Action item » Please repeat the records exactly. The pictures are to be left out.

═══ Exercise data ═══

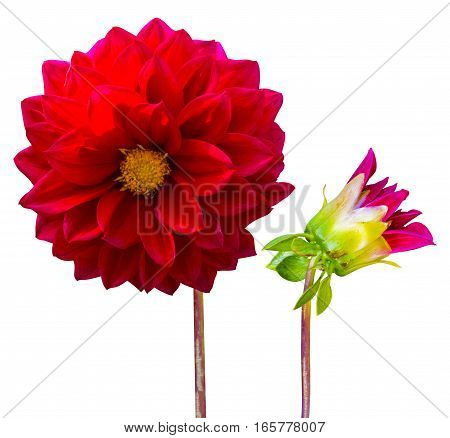 Flower red dahlia isolated on white background red dahlia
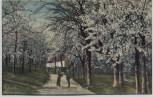 AK Cossebaude bei Dresden Eichberg mit Baumblüte 1910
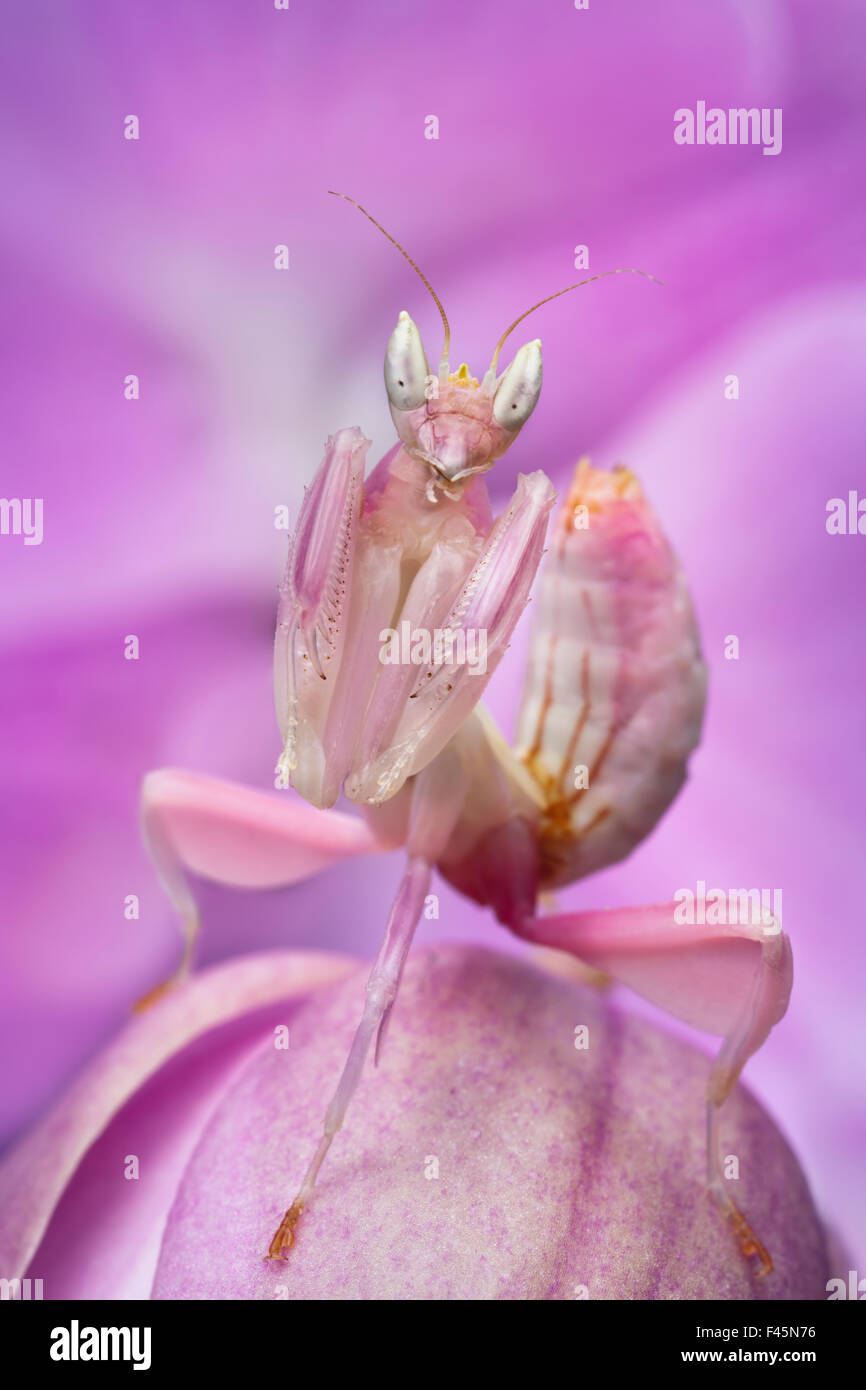 Malaysian orchid mantis hymenopus coronatus pink colour morph malaysian orchid mantis hymenopus coronatus pink colour morph camouflaged on an orchid captive from malaysia dhlflorist Image collections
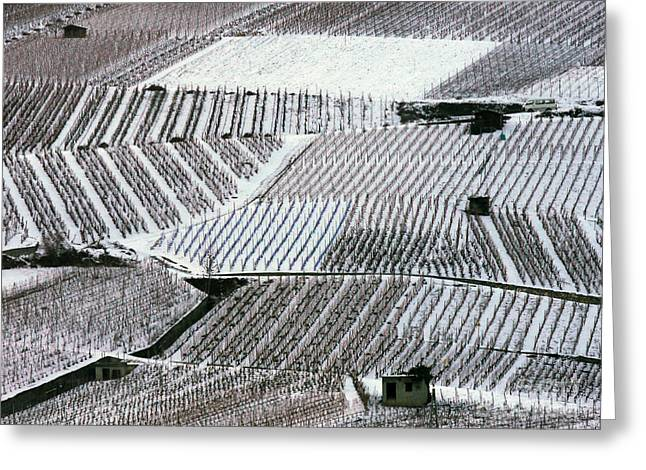 World Destination Photographs Greeting Cards - Snow-covered Vineyards in Switzerland Greeting Card by Adam Sylvester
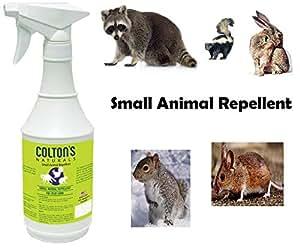 Amazon.com : Colton's Naturals Small Animal Spray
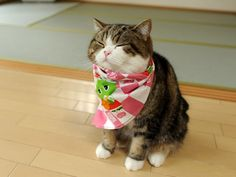 Maru is a male Scottish Fold cat in Japan who has become popular on YouTube. As of April 2013, videos with Maru have been viewed over 200 million times WATCH BEST OF MARU http://www.youtube.com/watch?v=WT3YGE5Cj0A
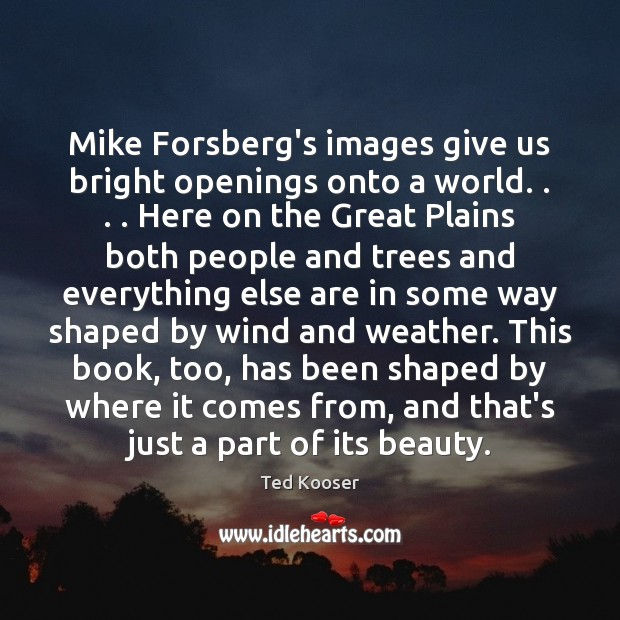 Mike Forsberg's images give us bright openings onto a world. . . . Here on Image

═══

Your response »
 Flower red dahlia isolated on white background red dahlia
 AK Cossebaude bei Dresden Eichberg mit Baumblüte 1910
 Malaysian orchid mantis hymenopus coronatus pink colour morph malaysian orchid mantis hymenopus coronatus pink colour morph camouflaged on an orchid captive from malaysia dhlflorist Image collections
 World Destination Photographs Greeting Cards - Snow-covered Vineyards in Switzerland Greeting Card by Adam Sylvester
 Amazon.com : Colton's Naturals Small Animal Spray
 Maru is a male Scottish Fold cat in Japan who has become popular on YouTube. As of April 2013, videos with Maru have been viewed over 200 million times WATCH BEST OF MARU http://www.youtube.com/watch?v=WT3YGE5Cj0A
 Mike Forsberg's images give us bright openings onto a world. . . . Here on Image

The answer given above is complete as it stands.